◆ What you should do
Rewrite the records below, changing "point" to "pixel" wherever it appears and leaving all other text unchanged.

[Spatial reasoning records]
---

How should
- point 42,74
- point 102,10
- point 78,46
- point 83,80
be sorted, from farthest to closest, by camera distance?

---

◆ Task result
How should
- pixel 42,74
- pixel 102,10
- pixel 78,46
- pixel 83,80
be sorted, from farthest to closest, by camera distance?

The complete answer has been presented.